# How to show a straight line homotopy is continuous?

Given $f$ and $g$ continuous maps from $X$ into $\mathbb{R}^{2}$, how to show that the straight line homotopy map $F(x,t)=(1-t)f(x)+tg(x)$ is continuous?

If $M:\mathbb R^3\to \mathbb R^2$ is the map given by $(x,y,t)\mapsto (tx,ty)$ and $A:\mathbb {R^2\times R^2}\to \mathbb R^2$ is the map given by $((x_1,y_1),(x_2,y_2))\mapsto (x_1+x_2,y_1+y_2)$ then $M$ and $A$ are continuous maps. Also the maps $I:\mathbb {R\to R}$ given by $t\mapsto t$ and $S:\mathbb{\to R}$ given by $t\mapsto (1-t)$ are continuous.

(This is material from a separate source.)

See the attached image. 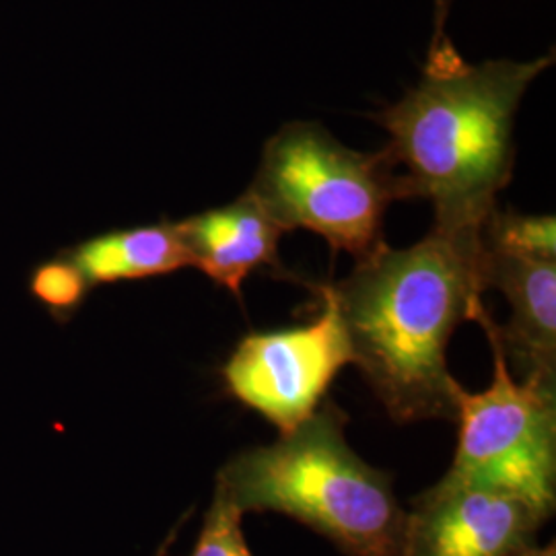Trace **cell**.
I'll list each match as a JSON object with an SVG mask.
<instances>
[{"instance_id":"cell-15","label":"cell","mask_w":556,"mask_h":556,"mask_svg":"<svg viewBox=\"0 0 556 556\" xmlns=\"http://www.w3.org/2000/svg\"><path fill=\"white\" fill-rule=\"evenodd\" d=\"M190 514H186V516L181 517L178 521V526L176 528H172V532L167 534V538L163 540V544L160 546V551L155 553V556H167L169 555V551H172V546H174V542H176V538H178L179 528L186 523V519H188Z\"/></svg>"},{"instance_id":"cell-11","label":"cell","mask_w":556,"mask_h":556,"mask_svg":"<svg viewBox=\"0 0 556 556\" xmlns=\"http://www.w3.org/2000/svg\"><path fill=\"white\" fill-rule=\"evenodd\" d=\"M482 243L491 250L556 260V220L553 215H521L495 208L480 227Z\"/></svg>"},{"instance_id":"cell-5","label":"cell","mask_w":556,"mask_h":556,"mask_svg":"<svg viewBox=\"0 0 556 556\" xmlns=\"http://www.w3.org/2000/svg\"><path fill=\"white\" fill-rule=\"evenodd\" d=\"M493 381L457 394V450L447 475L501 489L546 521L556 509V386L516 379L493 332Z\"/></svg>"},{"instance_id":"cell-13","label":"cell","mask_w":556,"mask_h":556,"mask_svg":"<svg viewBox=\"0 0 556 556\" xmlns=\"http://www.w3.org/2000/svg\"><path fill=\"white\" fill-rule=\"evenodd\" d=\"M243 514L215 486L192 556H254L241 530Z\"/></svg>"},{"instance_id":"cell-6","label":"cell","mask_w":556,"mask_h":556,"mask_svg":"<svg viewBox=\"0 0 556 556\" xmlns=\"http://www.w3.org/2000/svg\"><path fill=\"white\" fill-rule=\"evenodd\" d=\"M321 314L307 326L239 340L220 374L229 394L270 420L280 435L312 417L340 369L353 365L337 303L318 285Z\"/></svg>"},{"instance_id":"cell-2","label":"cell","mask_w":556,"mask_h":556,"mask_svg":"<svg viewBox=\"0 0 556 556\" xmlns=\"http://www.w3.org/2000/svg\"><path fill=\"white\" fill-rule=\"evenodd\" d=\"M555 54L530 62L468 64L452 41L429 48L425 77L402 100L371 114L404 167L413 199L429 200L439 229H480L497 208L516 165V114Z\"/></svg>"},{"instance_id":"cell-14","label":"cell","mask_w":556,"mask_h":556,"mask_svg":"<svg viewBox=\"0 0 556 556\" xmlns=\"http://www.w3.org/2000/svg\"><path fill=\"white\" fill-rule=\"evenodd\" d=\"M450 2H452V0H435V4H438V15H435V38L431 41V46H438L441 41L447 40V38H445V31H443V23H445V17H447Z\"/></svg>"},{"instance_id":"cell-7","label":"cell","mask_w":556,"mask_h":556,"mask_svg":"<svg viewBox=\"0 0 556 556\" xmlns=\"http://www.w3.org/2000/svg\"><path fill=\"white\" fill-rule=\"evenodd\" d=\"M544 523L516 495L445 475L413 498L404 556H555L538 546Z\"/></svg>"},{"instance_id":"cell-1","label":"cell","mask_w":556,"mask_h":556,"mask_svg":"<svg viewBox=\"0 0 556 556\" xmlns=\"http://www.w3.org/2000/svg\"><path fill=\"white\" fill-rule=\"evenodd\" d=\"M353 365L392 420H454L462 386L447 346L484 307L480 229H439L408 248L383 243L349 277L328 282Z\"/></svg>"},{"instance_id":"cell-9","label":"cell","mask_w":556,"mask_h":556,"mask_svg":"<svg viewBox=\"0 0 556 556\" xmlns=\"http://www.w3.org/2000/svg\"><path fill=\"white\" fill-rule=\"evenodd\" d=\"M176 225L192 266L236 298L258 268H280L278 241L285 231L248 190L225 206Z\"/></svg>"},{"instance_id":"cell-8","label":"cell","mask_w":556,"mask_h":556,"mask_svg":"<svg viewBox=\"0 0 556 556\" xmlns=\"http://www.w3.org/2000/svg\"><path fill=\"white\" fill-rule=\"evenodd\" d=\"M484 245V243H482ZM484 285L497 289L511 307V318L498 326L482 307L484 324L519 379L556 386V260L498 252L484 245Z\"/></svg>"},{"instance_id":"cell-3","label":"cell","mask_w":556,"mask_h":556,"mask_svg":"<svg viewBox=\"0 0 556 556\" xmlns=\"http://www.w3.org/2000/svg\"><path fill=\"white\" fill-rule=\"evenodd\" d=\"M349 417L332 400L270 445L243 450L217 475L245 514H280L328 538L346 556H404L406 511L392 477L344 438Z\"/></svg>"},{"instance_id":"cell-12","label":"cell","mask_w":556,"mask_h":556,"mask_svg":"<svg viewBox=\"0 0 556 556\" xmlns=\"http://www.w3.org/2000/svg\"><path fill=\"white\" fill-rule=\"evenodd\" d=\"M89 289L91 287L79 268L62 254L56 260L40 264L29 278L31 295L59 321H66L77 314Z\"/></svg>"},{"instance_id":"cell-10","label":"cell","mask_w":556,"mask_h":556,"mask_svg":"<svg viewBox=\"0 0 556 556\" xmlns=\"http://www.w3.org/2000/svg\"><path fill=\"white\" fill-rule=\"evenodd\" d=\"M62 256L79 268L89 287L161 277L192 266L172 220L110 231L64 250Z\"/></svg>"},{"instance_id":"cell-4","label":"cell","mask_w":556,"mask_h":556,"mask_svg":"<svg viewBox=\"0 0 556 556\" xmlns=\"http://www.w3.org/2000/svg\"><path fill=\"white\" fill-rule=\"evenodd\" d=\"M248 192L285 233L307 229L355 262L386 243L390 204L413 199L388 149L355 151L305 119L285 124L266 140Z\"/></svg>"}]
</instances>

Then you can see that your map $F$ is given by $$(x,t)\mapsto((x,t),(x,t))\mapsto(f(x),(1-t),g(x),t)\mapsto((1-t)f(x),tg(x))\mapsto(1-t)f(x)+tg(x)$$
Where the second map is $f\times S\times g\times I$, the thirsd map is $M\times M$ and the fourth map is $A$. I hope you are convinced that the first map is continuous.
If both $f$ and $g$ are continuous then $F$ is a composition of continuous functions which is also continuous.